PROBLEM DESCRIPTION: Decide whether each statement agrees with the Lake Tamblingan text below, answering yes or no and quoting the words from that text that settle it: (a) Lake Tamblingan is the largest lake inside the caldera; (b) the village of Gubug sits on the southern shore of the lake; (c) Lake Buyan and Lake Bratan lie to the west of Lake Tamblingan.

SUPPLIED TEXT:
___
Lake in Bali, Indonesia

Lake Tamblingan (Danu Tamblingan ᬤᬦᬸᬢᬫ᭄ᬩᭂᬮᬶᬗᬦ᭄, Danau Tamblingan) is a caldera lake located in Buleleng Regency, Bali. The lake is located at the foot of Mount Lesung in Munduk administrative village, Banjar district, Buleleng Regency, Bali, Indonesia. The lake is one of the three lakes that formed inside an ancient caldera, the other lakes to the east of Lake Tamblingan are Lake Buyan and Lake Bratan. Tamblingan lake is a pristine lake surrounded with dense rainforest and archaeological remnants of the 10th-century Tamblingan civilization. The lake and the surrounding settlements is designated as a spiritual tourism area protected from modern development by the government.

==Description==
Lake Tamblingan lies in a plateau inside an ancient volcanic caldera. Inside the caldera are several dormant ancient volcanoes and other caldera lakes to the east of Lake Tamblingan: Lake Buyan and Lake Bratan. Lake Tamblingan is the smallest lake inside the caldera. The lake location, over a 1000 meter high plateau, gives it an alpine climate. Pristine rainforest with orchids and macaques covers the shore of Lake Tamblingan. Only one village exists on the shore of Lake Tamblingan, the village of Gubug, at the southern shore of the lake.

The water level of Lake Tamblingan changes depending on the intensity of the rainy season. During intense rain period, some temples along the shore can get inundated.
___
DATASET ROWS:

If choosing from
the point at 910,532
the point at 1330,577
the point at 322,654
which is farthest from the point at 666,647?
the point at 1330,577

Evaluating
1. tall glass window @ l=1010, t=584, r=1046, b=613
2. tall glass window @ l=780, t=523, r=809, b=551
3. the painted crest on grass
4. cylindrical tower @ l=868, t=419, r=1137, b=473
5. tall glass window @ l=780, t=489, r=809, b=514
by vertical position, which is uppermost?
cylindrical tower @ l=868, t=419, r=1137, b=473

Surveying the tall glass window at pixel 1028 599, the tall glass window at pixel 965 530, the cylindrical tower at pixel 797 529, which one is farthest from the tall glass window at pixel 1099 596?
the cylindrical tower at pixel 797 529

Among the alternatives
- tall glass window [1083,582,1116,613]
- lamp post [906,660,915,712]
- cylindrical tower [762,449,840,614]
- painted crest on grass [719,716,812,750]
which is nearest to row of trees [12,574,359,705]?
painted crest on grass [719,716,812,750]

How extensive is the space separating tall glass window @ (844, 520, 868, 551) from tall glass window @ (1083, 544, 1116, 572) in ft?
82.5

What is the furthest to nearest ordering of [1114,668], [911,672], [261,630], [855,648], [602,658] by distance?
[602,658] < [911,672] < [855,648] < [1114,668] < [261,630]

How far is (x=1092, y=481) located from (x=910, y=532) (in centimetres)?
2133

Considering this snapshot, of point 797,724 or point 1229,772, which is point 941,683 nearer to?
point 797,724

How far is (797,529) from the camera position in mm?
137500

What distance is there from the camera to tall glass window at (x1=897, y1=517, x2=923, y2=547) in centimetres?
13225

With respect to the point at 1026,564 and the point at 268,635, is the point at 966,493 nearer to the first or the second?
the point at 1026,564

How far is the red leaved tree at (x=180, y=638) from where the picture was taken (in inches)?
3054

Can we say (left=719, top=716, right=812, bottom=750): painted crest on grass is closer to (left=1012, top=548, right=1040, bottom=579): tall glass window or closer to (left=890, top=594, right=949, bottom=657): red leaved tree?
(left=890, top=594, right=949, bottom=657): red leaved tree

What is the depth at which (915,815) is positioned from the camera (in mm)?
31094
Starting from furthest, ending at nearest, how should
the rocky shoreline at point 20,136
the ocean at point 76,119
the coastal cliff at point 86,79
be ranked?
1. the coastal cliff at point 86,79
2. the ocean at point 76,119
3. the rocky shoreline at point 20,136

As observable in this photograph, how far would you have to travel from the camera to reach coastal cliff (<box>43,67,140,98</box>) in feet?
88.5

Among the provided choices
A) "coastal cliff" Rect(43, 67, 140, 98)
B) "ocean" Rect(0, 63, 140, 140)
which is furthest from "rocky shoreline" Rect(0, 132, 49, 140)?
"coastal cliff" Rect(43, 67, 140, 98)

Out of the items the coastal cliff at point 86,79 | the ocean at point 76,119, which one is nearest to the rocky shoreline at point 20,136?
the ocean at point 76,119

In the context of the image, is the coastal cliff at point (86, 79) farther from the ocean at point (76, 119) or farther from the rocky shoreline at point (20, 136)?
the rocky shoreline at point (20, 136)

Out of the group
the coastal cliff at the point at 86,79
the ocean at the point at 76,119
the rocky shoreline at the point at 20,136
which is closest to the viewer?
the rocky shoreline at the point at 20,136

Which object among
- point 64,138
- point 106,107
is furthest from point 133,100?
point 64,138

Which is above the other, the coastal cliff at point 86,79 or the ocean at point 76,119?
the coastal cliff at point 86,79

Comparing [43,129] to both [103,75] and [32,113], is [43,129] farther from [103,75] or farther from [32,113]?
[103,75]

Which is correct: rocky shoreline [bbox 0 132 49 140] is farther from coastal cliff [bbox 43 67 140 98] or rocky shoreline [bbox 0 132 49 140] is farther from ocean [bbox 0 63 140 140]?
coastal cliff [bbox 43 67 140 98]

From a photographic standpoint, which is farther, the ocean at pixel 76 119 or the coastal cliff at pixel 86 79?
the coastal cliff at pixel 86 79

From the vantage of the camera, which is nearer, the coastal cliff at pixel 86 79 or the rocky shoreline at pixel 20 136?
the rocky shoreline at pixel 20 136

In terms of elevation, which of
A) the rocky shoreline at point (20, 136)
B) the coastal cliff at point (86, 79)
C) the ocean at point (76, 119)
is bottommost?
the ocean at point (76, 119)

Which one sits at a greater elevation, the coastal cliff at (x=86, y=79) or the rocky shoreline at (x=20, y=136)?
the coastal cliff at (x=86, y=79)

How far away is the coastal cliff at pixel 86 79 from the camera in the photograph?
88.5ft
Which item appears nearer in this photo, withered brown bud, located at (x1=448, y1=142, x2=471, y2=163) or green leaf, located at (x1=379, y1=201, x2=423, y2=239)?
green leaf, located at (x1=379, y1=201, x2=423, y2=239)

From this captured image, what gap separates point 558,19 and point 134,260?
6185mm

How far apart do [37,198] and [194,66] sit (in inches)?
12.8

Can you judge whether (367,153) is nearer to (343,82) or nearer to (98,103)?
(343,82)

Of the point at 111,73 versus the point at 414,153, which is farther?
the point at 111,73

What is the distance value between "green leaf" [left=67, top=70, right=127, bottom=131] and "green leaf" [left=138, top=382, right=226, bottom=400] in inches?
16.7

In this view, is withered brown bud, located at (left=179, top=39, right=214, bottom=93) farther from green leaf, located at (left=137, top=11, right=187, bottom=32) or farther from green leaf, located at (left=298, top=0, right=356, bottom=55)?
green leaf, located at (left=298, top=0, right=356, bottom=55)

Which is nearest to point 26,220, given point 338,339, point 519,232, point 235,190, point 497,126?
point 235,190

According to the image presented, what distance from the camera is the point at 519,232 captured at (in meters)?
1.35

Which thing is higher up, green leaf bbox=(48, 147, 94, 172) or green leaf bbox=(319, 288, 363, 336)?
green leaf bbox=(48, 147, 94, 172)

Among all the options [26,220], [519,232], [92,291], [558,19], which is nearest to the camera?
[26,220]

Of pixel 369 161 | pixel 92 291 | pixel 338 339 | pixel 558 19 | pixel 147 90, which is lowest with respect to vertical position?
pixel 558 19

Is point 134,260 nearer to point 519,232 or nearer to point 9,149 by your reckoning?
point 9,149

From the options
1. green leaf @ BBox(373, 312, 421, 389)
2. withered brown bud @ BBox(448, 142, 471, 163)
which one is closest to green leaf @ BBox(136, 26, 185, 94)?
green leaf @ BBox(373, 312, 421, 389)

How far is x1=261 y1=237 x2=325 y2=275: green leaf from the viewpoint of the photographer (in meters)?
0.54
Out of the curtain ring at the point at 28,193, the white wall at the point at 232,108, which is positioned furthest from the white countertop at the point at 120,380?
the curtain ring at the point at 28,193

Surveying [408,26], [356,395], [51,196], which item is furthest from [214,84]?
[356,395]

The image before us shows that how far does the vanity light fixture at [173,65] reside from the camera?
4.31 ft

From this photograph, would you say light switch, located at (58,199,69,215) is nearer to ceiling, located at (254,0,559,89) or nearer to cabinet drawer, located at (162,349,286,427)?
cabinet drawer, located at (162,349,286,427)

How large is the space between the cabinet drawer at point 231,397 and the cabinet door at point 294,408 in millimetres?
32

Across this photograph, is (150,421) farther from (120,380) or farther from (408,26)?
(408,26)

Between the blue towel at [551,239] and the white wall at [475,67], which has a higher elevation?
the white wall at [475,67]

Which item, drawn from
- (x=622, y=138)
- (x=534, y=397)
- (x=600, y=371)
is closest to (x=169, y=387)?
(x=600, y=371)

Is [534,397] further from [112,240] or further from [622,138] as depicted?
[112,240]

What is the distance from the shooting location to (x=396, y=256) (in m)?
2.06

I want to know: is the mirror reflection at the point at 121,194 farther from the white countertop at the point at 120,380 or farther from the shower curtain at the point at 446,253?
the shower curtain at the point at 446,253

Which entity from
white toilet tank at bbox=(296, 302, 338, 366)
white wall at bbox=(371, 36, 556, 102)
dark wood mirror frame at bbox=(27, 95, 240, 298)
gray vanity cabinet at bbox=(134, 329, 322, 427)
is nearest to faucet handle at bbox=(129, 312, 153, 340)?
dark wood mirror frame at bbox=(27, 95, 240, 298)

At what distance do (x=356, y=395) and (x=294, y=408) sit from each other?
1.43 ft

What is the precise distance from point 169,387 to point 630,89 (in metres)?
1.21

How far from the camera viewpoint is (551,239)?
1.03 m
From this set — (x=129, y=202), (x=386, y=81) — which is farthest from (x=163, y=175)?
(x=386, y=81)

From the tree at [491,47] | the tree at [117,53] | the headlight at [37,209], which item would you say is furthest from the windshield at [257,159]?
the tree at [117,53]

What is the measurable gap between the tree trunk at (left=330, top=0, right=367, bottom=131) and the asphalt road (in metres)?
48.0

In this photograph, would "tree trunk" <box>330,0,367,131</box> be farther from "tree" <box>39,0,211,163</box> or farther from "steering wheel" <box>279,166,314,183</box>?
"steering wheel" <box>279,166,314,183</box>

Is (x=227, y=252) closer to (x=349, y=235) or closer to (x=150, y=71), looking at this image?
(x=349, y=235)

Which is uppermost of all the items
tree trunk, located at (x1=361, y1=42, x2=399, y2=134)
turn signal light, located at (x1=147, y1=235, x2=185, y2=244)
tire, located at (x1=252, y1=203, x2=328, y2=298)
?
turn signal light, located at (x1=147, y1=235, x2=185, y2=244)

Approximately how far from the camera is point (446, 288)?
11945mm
___
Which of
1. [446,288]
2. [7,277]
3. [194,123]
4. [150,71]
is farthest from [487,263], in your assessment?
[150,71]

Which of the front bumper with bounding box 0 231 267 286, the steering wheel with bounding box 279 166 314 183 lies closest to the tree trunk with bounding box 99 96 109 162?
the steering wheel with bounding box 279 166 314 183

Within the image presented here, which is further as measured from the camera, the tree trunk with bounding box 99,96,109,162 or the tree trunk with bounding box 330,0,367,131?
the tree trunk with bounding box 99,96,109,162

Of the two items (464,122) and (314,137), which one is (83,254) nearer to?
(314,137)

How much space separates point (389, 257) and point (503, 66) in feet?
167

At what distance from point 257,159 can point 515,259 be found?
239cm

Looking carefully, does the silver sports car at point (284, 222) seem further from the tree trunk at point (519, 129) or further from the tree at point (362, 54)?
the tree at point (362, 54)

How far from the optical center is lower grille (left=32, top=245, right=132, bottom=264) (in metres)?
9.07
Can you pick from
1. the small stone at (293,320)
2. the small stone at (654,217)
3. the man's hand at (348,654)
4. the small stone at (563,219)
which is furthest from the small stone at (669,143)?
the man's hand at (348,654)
___
RESULT OF THIS TASK:
(a) No: "Lake Tamblingan is the smallest lake inside the caldera."
(b) Yes: "the village of Gubug, at the southern shore of the lake."
(c) No: "the other lakes to the east of Lake Tamblingan are Lake Buyan and Lake Bratan."